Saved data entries
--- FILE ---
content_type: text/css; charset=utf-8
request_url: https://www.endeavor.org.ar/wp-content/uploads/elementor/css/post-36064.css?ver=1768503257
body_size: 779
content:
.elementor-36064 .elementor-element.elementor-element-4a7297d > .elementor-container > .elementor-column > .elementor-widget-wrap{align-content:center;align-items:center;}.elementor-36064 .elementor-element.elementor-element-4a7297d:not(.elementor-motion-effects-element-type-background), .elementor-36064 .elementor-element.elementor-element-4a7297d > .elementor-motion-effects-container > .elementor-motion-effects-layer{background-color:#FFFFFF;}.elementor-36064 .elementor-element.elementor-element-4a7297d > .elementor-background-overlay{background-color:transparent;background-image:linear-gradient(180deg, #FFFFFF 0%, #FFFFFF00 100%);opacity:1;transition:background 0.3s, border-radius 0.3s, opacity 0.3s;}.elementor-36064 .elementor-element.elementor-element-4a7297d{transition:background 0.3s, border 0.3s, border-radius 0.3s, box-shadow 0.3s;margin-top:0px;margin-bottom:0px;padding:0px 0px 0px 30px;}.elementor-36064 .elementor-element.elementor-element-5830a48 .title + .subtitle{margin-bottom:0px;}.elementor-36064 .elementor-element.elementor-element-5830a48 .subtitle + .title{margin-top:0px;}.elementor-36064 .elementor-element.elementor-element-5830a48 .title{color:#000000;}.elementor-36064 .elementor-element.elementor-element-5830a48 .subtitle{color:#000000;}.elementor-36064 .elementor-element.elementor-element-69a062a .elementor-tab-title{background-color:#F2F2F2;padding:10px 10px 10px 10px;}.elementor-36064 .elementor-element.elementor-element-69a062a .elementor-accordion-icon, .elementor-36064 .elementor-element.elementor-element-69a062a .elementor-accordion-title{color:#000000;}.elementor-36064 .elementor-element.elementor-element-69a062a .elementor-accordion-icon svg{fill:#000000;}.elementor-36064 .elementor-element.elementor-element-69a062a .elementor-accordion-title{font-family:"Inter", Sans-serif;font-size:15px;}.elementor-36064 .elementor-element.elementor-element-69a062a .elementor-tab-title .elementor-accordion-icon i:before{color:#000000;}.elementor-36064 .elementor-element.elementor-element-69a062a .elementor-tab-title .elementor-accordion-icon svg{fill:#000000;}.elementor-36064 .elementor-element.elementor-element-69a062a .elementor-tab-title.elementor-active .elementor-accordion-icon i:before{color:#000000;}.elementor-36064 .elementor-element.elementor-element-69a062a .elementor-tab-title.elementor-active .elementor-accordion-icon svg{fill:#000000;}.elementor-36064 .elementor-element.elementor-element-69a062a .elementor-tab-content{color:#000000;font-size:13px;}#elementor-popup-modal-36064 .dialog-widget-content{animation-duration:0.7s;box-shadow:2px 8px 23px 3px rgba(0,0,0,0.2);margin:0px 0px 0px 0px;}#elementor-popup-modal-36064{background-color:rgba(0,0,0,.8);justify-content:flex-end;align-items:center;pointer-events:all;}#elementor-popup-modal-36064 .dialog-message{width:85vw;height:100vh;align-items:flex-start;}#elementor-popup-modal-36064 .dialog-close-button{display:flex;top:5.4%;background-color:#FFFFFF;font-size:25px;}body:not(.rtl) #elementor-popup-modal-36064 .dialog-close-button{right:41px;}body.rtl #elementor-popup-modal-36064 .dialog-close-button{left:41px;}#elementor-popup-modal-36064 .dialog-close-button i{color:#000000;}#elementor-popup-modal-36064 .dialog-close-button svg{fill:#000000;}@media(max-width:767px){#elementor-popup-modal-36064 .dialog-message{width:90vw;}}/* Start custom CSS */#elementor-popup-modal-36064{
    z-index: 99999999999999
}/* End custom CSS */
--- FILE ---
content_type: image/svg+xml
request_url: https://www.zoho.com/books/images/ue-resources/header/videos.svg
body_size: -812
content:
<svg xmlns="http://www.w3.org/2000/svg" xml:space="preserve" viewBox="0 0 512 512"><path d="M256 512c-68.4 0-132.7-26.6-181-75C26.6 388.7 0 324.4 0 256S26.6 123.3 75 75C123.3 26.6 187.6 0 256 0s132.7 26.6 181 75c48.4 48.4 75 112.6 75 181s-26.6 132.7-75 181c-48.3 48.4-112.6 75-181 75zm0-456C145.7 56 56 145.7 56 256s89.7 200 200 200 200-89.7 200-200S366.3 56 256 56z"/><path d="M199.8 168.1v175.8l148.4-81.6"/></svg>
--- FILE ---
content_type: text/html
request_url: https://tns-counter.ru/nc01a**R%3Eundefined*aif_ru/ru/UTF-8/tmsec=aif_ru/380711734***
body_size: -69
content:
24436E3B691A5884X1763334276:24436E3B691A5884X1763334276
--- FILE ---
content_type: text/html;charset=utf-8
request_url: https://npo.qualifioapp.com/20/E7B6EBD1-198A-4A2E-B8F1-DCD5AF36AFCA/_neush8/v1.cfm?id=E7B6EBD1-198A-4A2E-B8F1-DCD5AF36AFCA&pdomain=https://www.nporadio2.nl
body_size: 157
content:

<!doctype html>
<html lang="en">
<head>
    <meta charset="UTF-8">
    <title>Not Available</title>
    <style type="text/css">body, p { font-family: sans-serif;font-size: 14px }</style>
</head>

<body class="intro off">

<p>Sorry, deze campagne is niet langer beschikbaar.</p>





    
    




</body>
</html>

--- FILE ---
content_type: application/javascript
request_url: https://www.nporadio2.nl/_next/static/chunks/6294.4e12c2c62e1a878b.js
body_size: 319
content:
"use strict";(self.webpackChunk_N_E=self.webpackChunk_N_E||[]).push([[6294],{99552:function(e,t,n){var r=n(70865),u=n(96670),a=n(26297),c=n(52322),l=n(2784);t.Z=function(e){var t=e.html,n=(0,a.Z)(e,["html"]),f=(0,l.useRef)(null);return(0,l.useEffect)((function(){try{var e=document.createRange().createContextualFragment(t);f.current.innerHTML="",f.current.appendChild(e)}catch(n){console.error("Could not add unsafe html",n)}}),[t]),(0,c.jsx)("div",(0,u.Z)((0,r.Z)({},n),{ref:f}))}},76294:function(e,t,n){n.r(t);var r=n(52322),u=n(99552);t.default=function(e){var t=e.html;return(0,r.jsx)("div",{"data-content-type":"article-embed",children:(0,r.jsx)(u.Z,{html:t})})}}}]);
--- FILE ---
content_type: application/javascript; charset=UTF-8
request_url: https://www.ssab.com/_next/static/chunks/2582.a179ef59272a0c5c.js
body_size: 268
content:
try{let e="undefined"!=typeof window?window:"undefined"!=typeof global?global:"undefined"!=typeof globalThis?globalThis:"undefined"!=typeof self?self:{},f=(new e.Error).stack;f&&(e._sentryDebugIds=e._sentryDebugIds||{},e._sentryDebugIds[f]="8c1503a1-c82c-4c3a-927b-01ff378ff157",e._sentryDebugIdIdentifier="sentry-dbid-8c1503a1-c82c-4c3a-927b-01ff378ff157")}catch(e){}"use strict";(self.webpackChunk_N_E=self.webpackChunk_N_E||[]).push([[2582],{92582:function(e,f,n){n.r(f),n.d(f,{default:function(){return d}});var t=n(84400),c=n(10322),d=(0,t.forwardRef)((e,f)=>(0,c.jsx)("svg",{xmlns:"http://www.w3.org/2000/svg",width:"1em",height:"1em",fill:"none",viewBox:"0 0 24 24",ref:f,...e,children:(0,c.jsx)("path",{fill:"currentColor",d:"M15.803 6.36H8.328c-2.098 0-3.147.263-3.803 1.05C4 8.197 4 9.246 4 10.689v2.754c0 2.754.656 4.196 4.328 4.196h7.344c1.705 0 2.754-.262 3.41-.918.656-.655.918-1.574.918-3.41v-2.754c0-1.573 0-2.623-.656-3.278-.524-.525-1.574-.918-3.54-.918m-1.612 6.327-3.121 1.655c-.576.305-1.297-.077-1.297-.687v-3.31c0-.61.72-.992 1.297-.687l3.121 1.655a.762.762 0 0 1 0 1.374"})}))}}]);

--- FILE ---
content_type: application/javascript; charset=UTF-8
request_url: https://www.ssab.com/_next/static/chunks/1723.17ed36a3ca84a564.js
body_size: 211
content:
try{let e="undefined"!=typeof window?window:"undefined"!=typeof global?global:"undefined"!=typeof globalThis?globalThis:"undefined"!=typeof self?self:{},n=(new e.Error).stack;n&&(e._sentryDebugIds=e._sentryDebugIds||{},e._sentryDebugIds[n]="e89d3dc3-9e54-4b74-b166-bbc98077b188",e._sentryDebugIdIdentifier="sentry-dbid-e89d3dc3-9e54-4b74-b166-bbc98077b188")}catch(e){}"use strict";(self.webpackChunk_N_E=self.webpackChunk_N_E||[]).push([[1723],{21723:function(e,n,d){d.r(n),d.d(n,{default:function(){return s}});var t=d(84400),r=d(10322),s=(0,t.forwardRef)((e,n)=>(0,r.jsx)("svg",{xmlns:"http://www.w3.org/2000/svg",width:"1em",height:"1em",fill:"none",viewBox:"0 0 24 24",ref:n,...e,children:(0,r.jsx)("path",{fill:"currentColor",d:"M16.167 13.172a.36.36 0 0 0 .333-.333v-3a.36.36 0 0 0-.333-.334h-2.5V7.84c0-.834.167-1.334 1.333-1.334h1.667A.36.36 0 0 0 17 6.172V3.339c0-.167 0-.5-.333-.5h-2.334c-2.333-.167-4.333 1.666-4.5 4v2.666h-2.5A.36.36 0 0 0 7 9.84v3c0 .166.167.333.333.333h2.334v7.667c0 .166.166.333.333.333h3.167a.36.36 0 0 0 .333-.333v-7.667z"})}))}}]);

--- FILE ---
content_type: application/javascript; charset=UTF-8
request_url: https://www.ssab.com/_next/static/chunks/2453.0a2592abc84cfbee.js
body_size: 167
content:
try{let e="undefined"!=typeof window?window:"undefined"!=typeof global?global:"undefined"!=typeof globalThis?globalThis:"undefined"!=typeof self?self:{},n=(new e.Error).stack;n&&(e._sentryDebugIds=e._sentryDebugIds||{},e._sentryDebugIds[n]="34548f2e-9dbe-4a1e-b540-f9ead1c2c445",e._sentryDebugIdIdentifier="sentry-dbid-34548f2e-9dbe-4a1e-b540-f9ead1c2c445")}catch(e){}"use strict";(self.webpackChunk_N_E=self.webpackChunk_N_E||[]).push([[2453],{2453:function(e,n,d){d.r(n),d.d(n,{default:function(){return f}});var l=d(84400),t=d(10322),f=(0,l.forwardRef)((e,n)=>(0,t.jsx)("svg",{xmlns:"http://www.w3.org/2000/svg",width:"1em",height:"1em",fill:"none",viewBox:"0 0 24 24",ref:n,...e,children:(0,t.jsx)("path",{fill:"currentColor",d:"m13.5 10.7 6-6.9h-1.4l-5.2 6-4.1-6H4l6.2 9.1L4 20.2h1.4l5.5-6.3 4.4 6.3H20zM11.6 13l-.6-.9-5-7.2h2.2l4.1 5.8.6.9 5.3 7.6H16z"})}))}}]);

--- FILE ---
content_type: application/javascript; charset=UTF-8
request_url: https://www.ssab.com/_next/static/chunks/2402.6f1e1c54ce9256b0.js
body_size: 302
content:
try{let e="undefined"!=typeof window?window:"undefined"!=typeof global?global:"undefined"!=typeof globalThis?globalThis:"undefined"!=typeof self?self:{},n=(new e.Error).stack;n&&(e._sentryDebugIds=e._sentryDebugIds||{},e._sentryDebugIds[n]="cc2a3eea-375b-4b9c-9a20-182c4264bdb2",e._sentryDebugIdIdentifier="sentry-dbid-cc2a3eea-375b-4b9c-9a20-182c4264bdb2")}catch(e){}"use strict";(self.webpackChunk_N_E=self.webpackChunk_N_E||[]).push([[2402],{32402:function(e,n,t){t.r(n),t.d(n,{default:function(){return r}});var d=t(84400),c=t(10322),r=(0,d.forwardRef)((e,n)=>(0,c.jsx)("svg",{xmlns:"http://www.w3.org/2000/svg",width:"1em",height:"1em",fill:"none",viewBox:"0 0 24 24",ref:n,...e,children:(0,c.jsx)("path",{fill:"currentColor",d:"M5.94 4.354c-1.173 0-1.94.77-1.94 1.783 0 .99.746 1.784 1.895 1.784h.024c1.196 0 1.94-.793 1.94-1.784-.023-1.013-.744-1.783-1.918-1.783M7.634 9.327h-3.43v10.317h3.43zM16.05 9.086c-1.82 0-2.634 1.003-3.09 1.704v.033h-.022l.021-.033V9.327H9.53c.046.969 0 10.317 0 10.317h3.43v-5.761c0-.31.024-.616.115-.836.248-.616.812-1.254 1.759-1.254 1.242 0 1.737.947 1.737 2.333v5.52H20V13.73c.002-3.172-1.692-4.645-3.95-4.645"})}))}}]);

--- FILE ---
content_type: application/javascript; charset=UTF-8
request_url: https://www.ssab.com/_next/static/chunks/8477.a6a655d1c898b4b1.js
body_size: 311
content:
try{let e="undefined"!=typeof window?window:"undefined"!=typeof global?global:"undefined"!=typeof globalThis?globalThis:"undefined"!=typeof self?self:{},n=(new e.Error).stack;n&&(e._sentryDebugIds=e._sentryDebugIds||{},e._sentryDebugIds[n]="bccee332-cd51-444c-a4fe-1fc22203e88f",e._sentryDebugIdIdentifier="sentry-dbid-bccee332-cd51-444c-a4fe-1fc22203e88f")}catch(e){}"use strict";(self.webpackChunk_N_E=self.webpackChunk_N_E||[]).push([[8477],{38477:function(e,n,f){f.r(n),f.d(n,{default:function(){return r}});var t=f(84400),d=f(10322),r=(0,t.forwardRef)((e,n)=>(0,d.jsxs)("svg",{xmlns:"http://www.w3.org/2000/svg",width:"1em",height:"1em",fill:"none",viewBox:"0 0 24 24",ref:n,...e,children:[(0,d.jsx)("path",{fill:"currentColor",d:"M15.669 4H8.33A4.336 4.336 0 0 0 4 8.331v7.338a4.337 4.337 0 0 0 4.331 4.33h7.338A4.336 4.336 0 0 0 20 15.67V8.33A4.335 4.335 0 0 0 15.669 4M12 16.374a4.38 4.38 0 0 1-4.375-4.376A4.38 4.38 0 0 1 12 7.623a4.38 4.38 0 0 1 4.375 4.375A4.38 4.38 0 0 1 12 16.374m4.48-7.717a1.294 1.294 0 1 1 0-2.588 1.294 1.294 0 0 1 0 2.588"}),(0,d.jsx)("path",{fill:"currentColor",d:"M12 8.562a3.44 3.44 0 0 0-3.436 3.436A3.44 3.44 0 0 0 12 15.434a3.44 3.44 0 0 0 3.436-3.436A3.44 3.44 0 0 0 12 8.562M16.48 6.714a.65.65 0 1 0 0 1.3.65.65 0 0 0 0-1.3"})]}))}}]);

* Problem *
This exercise requires the lines of the entries containing the string "ssab".

* The answer *
request_url: https://www.ssab.com/_next/static/chunks/2582.a179ef59272a0c5c.js
request_url: https://www.ssab.com/_next/static/chunks/1723.17ed36a3ca84a564.js
request_url: https://www.ssab.com/_next/static/chunks/2453.0a2592abc84cfbee.js
request_url: https://www.ssab.com/_next/static/chunks/2402.6f1e1c54ce9256b0.js
request_url: https://www.ssab.com/_next/static/chunks/8477.a6a655d1c898b4b1.js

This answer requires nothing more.